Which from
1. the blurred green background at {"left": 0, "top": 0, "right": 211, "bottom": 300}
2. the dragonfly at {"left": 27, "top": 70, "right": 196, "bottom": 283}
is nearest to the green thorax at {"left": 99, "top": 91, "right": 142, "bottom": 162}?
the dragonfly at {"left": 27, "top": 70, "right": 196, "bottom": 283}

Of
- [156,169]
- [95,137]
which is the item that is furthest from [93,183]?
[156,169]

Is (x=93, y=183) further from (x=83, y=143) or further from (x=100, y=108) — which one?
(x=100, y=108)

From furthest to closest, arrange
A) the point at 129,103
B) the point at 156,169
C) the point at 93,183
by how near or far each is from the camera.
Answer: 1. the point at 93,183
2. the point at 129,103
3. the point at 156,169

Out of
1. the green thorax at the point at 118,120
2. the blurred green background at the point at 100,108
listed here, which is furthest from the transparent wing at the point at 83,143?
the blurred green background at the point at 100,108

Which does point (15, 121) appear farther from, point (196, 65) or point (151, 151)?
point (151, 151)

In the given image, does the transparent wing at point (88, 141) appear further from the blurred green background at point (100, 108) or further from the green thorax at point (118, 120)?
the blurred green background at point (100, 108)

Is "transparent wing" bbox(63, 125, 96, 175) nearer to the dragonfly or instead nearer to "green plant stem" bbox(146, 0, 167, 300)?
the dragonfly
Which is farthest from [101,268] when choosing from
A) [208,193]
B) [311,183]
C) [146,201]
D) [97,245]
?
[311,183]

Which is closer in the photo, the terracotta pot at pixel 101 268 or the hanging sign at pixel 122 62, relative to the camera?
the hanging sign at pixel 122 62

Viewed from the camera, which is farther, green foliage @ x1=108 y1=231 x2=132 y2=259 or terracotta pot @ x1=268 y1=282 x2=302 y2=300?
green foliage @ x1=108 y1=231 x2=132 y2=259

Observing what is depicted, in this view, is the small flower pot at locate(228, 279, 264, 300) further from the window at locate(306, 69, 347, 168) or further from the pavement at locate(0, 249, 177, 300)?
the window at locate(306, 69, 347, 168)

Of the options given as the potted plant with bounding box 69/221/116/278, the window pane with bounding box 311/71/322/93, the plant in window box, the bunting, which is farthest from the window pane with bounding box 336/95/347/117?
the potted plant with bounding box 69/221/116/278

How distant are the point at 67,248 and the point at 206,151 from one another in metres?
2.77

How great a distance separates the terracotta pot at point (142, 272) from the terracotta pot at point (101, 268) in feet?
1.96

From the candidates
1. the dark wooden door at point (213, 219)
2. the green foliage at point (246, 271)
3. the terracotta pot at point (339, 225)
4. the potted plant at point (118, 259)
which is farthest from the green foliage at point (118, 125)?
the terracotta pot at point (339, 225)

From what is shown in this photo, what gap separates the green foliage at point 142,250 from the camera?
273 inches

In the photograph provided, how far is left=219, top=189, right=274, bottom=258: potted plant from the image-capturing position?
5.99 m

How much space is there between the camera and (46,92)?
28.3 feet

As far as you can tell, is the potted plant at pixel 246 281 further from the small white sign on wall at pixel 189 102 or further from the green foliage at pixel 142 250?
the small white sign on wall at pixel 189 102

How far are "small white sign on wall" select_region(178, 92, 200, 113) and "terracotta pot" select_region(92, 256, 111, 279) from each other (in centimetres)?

_Requirement_
Starting with the line that contains "From the candidates", return each line through the last one of the data above, exactly as written and nothing more.

_Expected answer_
From the candidates
1. the dark wooden door at point (213, 219)
2. the green foliage at point (246, 271)
3. the terracotta pot at point (339, 225)
4. the potted plant at point (118, 259)
which is farthest from the green foliage at point (118, 125)?
the terracotta pot at point (339, 225)

From what is shown in this photo, what gap separates the green foliage at point 142,250 from the camera?
273 inches

In the photograph provided, how far is left=219, top=189, right=274, bottom=258: potted plant from the image-capturing position?
5.99 m

How much space is there between the camera and (46,92)?
28.3 feet

As far as you can tell, is the potted plant at pixel 246 281 further from the small white sign on wall at pixel 189 102 or further from the green foliage at pixel 142 250?
the small white sign on wall at pixel 189 102

How far are "small white sign on wall" select_region(178, 92, 200, 113) and "terracotta pot" select_region(92, 256, 111, 279) from each other (in centimetres)?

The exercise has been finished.